_EXCERPT TO READ_
_ _ _ _ _ _ _

Genotype Interpretations
What each possible genotype means for this variant:
Protective genotype associated with lower carotid atherosclerosis and reduced coronary artery disease risk
You carry two copies of the A allele at rs4888378, the genotype associated with the lowest BCAR1 vascular expression at this locus. About 23% of people globally share this genotype. The A allele weakens FOXA transcription factor binding at this regulatory element, reducing BCAR1 expression by 35–92% relative to the G allele. In the IMPROVE study and subsequent replication cohorts, each A allele was associated with reduced coronary artery disease risk (OR 0.83 per copy in the largest dataset). Functional studies confirmed slower carotid IMT progression in AA individuals, particularly in women.
One copy of the coronary risk allele — moderately elevated atherosclerosis susceptibility
You carry one A and one G allele at rs4888378, the most common genotype found in approximately 50% of people globally. Each G allele adds to BCAR1 expression in vascular tissue through FOXA-mediated regulatory activation. The risk is additive: AG carriers have intermediate coronary artery disease risk between the protective AA and the higher-risk GG genotype. The BCAR1 scaffold protein promotes endothelial cell migration and smooth muscle remodelling processes that contribute to atherosclerotic plaque development. For women, sex-stratified analysis suggests the A allele provides measurable protection that is partially diluted in heterozygotes.
Two copies of the coronary risk allele — elevated BCAR1 vascular expression and increased atherosclerosis susceptibility
The rs4888378 G allele acts through an elegant regulatory mechanism: it maintains FOXA transcription factor binding at a vascular enhancer within the CFDP1 intron. FOXA is a pioneer factor that opens chromatin and activates downstream target genes. When bound at this locus, it drives BCAR1 expression — and BCAR1's 15 Src-kinase phosphorylation sites make it a powerful amplifier of integrin-mediated signalling in vascular cells. Higher BCAR1 levels translate to enhanced endothelial cell migration during injury responses, more aggressive smooth muscle proliferation, and a pro-atherogenic cellular environment.

_ _ _ _ _ _ _

[Stored data]
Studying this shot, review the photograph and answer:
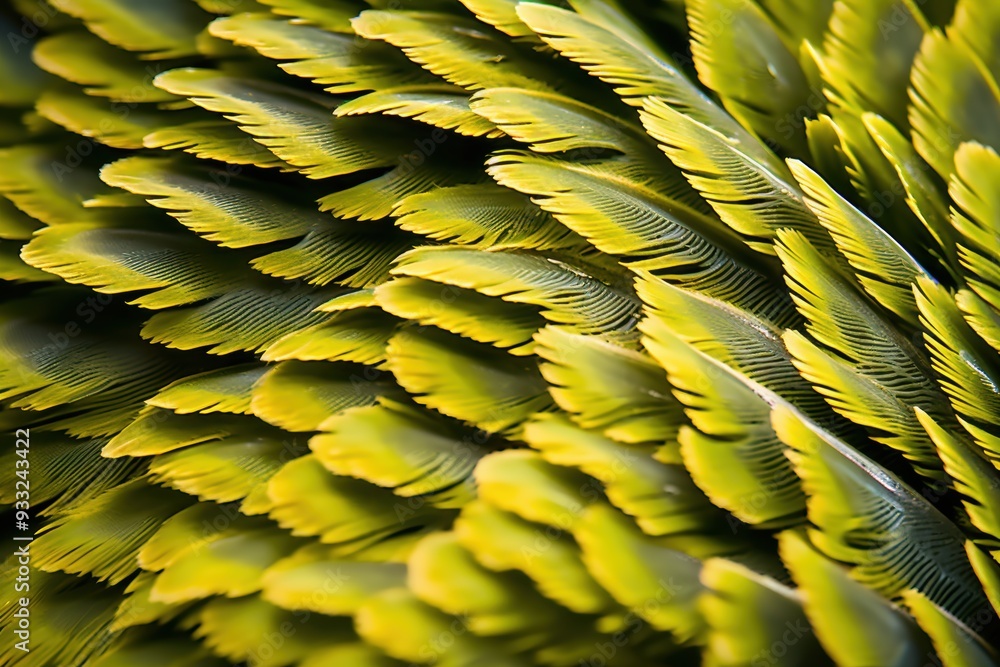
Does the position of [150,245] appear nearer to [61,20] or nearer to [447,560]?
[61,20]

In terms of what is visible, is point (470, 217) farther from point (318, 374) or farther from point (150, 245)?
point (150, 245)

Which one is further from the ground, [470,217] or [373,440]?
[470,217]

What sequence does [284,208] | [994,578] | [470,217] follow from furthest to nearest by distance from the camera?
[284,208] → [470,217] → [994,578]

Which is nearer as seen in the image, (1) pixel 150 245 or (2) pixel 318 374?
(2) pixel 318 374

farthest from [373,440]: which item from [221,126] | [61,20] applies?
[61,20]

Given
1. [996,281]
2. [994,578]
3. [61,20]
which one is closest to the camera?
[994,578]

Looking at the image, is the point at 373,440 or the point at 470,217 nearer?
the point at 373,440

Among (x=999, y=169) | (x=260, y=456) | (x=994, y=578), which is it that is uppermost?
(x=999, y=169)

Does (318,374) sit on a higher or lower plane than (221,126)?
lower

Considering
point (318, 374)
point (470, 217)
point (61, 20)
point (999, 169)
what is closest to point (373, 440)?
point (318, 374)
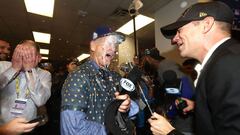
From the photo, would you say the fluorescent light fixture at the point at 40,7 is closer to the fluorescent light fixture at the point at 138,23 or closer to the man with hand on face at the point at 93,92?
the fluorescent light fixture at the point at 138,23

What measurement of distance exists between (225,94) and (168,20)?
12.5 ft

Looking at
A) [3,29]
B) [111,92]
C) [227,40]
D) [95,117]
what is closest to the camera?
[227,40]

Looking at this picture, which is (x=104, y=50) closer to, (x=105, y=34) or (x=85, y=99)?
(x=105, y=34)

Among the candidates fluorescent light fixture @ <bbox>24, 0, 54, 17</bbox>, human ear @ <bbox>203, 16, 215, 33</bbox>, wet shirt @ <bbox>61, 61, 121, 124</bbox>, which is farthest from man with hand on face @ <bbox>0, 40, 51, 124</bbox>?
fluorescent light fixture @ <bbox>24, 0, 54, 17</bbox>

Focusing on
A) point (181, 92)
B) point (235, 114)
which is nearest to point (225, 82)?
point (235, 114)

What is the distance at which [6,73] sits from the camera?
1928 millimetres

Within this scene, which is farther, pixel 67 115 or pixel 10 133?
pixel 67 115

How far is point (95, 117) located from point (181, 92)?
984 millimetres

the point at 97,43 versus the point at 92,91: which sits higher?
the point at 97,43

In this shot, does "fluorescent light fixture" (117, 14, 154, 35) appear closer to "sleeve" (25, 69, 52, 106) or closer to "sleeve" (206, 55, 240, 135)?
"sleeve" (25, 69, 52, 106)

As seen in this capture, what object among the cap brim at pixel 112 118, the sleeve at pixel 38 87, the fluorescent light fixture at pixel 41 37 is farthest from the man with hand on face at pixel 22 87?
the fluorescent light fixture at pixel 41 37

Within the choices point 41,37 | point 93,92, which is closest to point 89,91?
point 93,92

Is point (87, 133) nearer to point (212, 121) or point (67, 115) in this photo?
point (67, 115)

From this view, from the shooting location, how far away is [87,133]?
4.32 ft
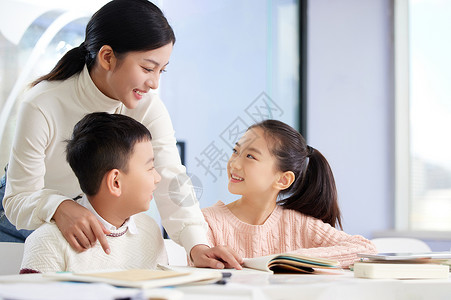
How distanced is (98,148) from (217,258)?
0.35 meters

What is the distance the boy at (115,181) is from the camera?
1111 millimetres

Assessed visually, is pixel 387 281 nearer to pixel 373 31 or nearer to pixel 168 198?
pixel 168 198

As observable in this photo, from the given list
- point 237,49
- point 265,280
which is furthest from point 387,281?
point 237,49

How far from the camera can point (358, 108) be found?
10.5ft

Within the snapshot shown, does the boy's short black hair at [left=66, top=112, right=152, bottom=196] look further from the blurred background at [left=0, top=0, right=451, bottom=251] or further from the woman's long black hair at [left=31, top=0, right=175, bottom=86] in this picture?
the blurred background at [left=0, top=0, right=451, bottom=251]

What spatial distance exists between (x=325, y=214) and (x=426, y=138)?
5.55ft

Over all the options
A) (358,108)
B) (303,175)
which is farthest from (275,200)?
(358,108)

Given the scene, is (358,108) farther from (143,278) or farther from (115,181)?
(143,278)

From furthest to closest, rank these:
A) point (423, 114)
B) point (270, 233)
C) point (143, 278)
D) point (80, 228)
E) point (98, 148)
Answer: point (423, 114), point (270, 233), point (98, 148), point (80, 228), point (143, 278)

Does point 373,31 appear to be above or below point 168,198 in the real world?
above

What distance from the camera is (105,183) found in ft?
3.66

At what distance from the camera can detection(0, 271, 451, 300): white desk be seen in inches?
23.1

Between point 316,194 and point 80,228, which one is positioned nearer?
point 80,228

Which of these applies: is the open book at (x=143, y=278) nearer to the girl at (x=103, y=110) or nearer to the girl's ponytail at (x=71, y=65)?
the girl at (x=103, y=110)
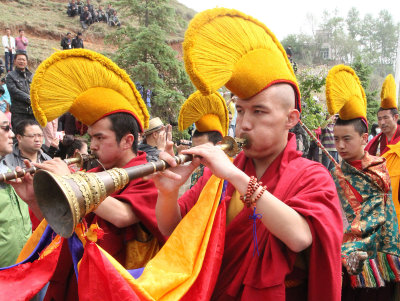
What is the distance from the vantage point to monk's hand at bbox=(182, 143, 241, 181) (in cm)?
180

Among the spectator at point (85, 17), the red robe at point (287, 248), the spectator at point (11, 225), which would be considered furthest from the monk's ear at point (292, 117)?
the spectator at point (85, 17)

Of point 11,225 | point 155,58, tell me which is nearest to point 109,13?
point 155,58

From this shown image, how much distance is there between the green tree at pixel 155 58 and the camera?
12.7 m

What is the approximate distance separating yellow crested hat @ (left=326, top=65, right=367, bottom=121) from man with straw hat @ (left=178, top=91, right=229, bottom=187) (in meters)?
1.25

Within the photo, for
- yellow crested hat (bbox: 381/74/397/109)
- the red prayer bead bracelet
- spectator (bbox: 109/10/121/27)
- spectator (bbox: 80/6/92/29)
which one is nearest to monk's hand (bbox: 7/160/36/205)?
the red prayer bead bracelet

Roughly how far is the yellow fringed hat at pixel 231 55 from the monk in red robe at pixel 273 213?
0.08 metres

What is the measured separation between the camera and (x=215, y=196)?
2.11m

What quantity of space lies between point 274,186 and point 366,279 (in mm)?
1929

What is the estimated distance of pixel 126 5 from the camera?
1407 cm

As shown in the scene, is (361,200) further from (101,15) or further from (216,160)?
(101,15)

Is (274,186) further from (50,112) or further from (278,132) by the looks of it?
(50,112)

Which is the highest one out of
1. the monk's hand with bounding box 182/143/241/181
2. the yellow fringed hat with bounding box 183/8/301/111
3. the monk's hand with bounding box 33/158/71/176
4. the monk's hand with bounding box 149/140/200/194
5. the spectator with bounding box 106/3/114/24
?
the spectator with bounding box 106/3/114/24

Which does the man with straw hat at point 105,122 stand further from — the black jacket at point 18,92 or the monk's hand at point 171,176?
the black jacket at point 18,92

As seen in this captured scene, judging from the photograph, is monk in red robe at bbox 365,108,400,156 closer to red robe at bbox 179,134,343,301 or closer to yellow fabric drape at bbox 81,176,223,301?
red robe at bbox 179,134,343,301
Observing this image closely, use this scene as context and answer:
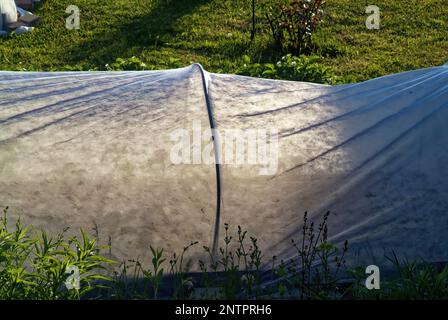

_ _ _ _ _ _ _

_EXERCISES_
A - Using the genotype interpretations, explain in one to three sentences why the A allele at rs4888378 is linked to lower BCAR1 expression.
B - Pick up the genotype interpretations after their last sentence and continue them.

_RESPONSES_
A - The A allele weakens the binding of the FOXA transcription factor at the regulatory element in the CFDP1 intron. FOXA is a pioneer factor that opens chromatin and drives BCAR1 expression when bound there, so weaker binding lowers BCAR1 expression by 35–92% relative to the G allele.

B -
The signal at this locus is robust: it was identified at array-wide significance in discovery, replicated across five independent European cohorts, and reached genome-wide significance (P=6×10⁻¹⁵) in the largest CAD GWAS meta-analysis to date. The effect per allele is modest (OR ~0.90–0.95 per protective A allele carried), which is typical for common coronary disease variants — meaning GG homozygotes carry meaningfully elevated lifetime atherosclerotic susceptibility that compounds with other genetic and lifestyle risk factors rather than acting as a single catastrophic variant.
The sex-specific dimension adds clinical nuance: the protective A allele showed stronger benefit in women (P=1.63×10⁻⁴) than men (P=0.068), suggesting oestrogen or other sex-specific factors modulate how FOXA binding at this locus translates into atherosclerotic outcomes. Women who are GG at rs4888378 lose the partial protection that even one A allele would confer.